Interview: Westfield says too few advisers advising in sector

clock • 6 min read

Westfield Health's Paul Shires talks to Paul Robertson and makes the case for more adviser engagement with the health products market.

In recent years, Westfield Health, primarily known as a cash plan provider, has made efforts to move its market on, either through innovation or evolution. For example, in 2012 it introduced its hospital treatment insurance (HTI), which pays for a limited number of operations and sits between the cash plan and private medical insurance (PMI) markets.

But regardless of product saleability and the cash plan market booming, albeit in the employer-paid market, there is still only a select group of IFAs and general advisers involved in their sale. This clearly bothers Paul Shires, Westfield's executive director of sales and marketing.

"The cash plan market is booming and it is pure Pareto's rule - probably 80% of our business is coming from about 20% of the intermediaries and brokers who actually have agencies with us. So we are keen to encourage more and more intermediaries to really see the value of health insurance products.

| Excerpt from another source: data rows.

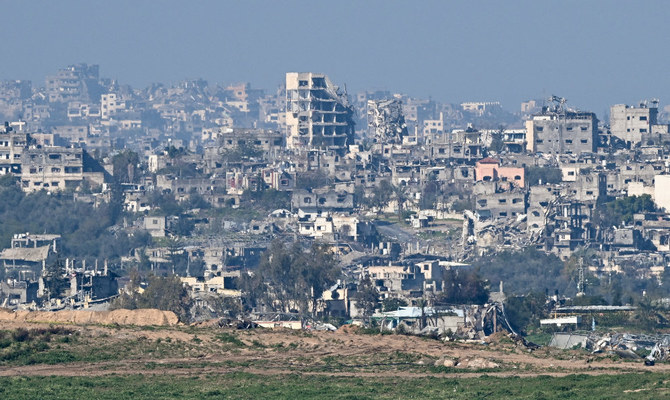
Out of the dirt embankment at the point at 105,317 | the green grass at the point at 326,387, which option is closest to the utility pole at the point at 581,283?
the dirt embankment at the point at 105,317

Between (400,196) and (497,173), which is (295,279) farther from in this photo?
(497,173)

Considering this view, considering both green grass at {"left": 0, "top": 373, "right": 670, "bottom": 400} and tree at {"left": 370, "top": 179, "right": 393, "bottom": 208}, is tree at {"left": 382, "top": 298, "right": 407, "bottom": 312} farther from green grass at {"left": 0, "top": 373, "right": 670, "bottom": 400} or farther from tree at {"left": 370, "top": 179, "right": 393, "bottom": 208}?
Result: tree at {"left": 370, "top": 179, "right": 393, "bottom": 208}

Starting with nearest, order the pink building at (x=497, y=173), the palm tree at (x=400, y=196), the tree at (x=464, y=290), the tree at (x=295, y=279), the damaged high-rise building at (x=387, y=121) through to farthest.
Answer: the tree at (x=464, y=290) → the tree at (x=295, y=279) → the palm tree at (x=400, y=196) → the pink building at (x=497, y=173) → the damaged high-rise building at (x=387, y=121)

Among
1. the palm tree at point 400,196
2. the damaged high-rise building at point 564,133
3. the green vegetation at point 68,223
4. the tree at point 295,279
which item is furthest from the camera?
the damaged high-rise building at point 564,133

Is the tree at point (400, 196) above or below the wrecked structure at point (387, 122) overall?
below

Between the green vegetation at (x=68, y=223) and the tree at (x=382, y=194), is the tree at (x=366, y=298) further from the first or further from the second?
the tree at (x=382, y=194)
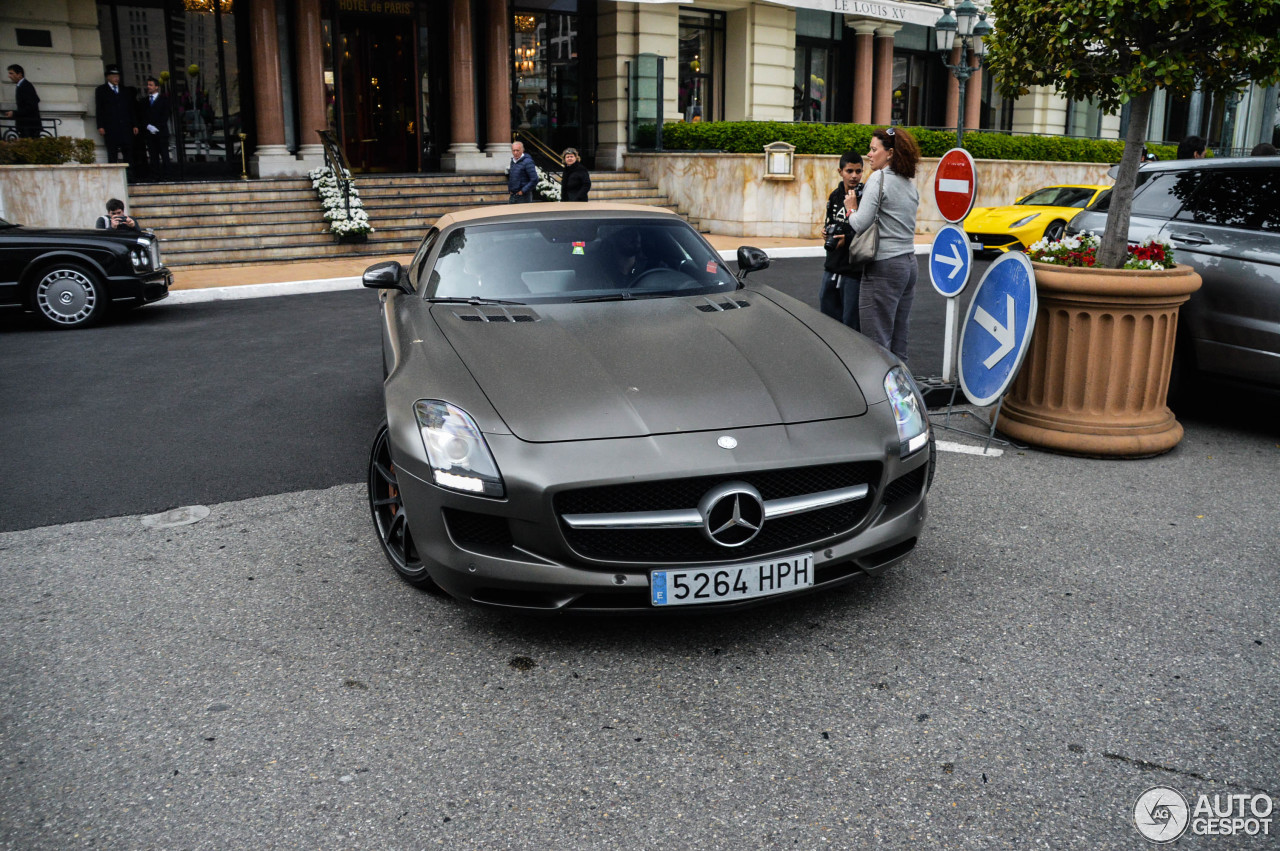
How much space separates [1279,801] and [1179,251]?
4.82 m

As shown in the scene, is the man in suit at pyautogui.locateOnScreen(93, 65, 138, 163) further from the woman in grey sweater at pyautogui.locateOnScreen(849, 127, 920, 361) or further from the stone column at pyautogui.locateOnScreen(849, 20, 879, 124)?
the stone column at pyautogui.locateOnScreen(849, 20, 879, 124)

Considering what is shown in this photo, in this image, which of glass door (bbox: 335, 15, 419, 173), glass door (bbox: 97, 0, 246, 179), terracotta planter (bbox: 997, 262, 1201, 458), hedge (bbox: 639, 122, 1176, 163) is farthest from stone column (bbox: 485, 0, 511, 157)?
terracotta planter (bbox: 997, 262, 1201, 458)

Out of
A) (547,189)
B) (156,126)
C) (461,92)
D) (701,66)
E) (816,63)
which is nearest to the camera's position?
(156,126)

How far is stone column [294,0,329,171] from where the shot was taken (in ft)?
61.7

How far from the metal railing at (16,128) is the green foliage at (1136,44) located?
14745mm

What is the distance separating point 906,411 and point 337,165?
14986 millimetres

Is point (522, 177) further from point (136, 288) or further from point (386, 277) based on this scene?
point (386, 277)

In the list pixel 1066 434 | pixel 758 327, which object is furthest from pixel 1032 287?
pixel 758 327

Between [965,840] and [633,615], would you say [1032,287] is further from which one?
[965,840]

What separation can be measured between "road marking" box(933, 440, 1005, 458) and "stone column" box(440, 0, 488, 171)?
16127mm

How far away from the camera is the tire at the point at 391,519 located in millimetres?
4000

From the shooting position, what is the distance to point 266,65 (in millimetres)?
18172

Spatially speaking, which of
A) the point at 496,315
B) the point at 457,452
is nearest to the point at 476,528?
the point at 457,452

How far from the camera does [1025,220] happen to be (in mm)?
16031
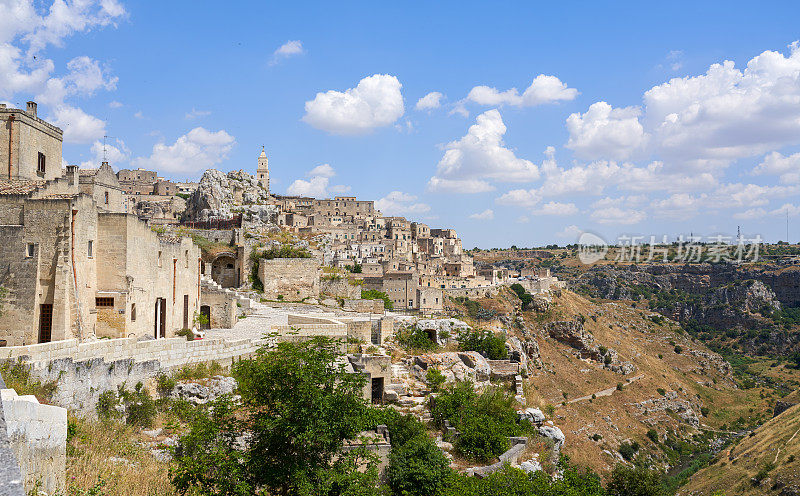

"I think some intermediaries who do not traditionally sell health insurance perhaps assume straightaway that all health insurance is akin to private medical insurance, which can become quite complex''.

Carving out niche

In essence Westfield is a little perturbed that the adviser market does not, as a result, promote health cash plans and the wider health insurance proposition, arguing (not without foundation) that it really is straightforward.

But what of HTI? Is it a new branch of the market where you have PMI, cash plans, and sitting between them, HTI; or is it as a bridge between the two? When Westfield set out to create HTI, it was not to fill the gap or even to bridge it. The company simply saw a need for this sort of product, without an ulterior motive.

Shires says: "Often in a marketplace, there is a reason for a gap and that is because a provider cannot provide the value a customer wants in that space. So we did not just try and plug something into that space.

"We went out and spoke to our customers; spoke to intermediaries; what they are fearful of; what they want; what our customers' employees need; and so on.

"With a changing NHS and a changing health care environment, we soon realised that a product that picked up where the cash plan left off - to pay for inpatient treatment or elective surgery - that was the gap we needed to fill with hospital treatment insurance. It so happens that yes, it does in some way bridge the gap between health cash plans and PMI. But that was not the ultimate aim."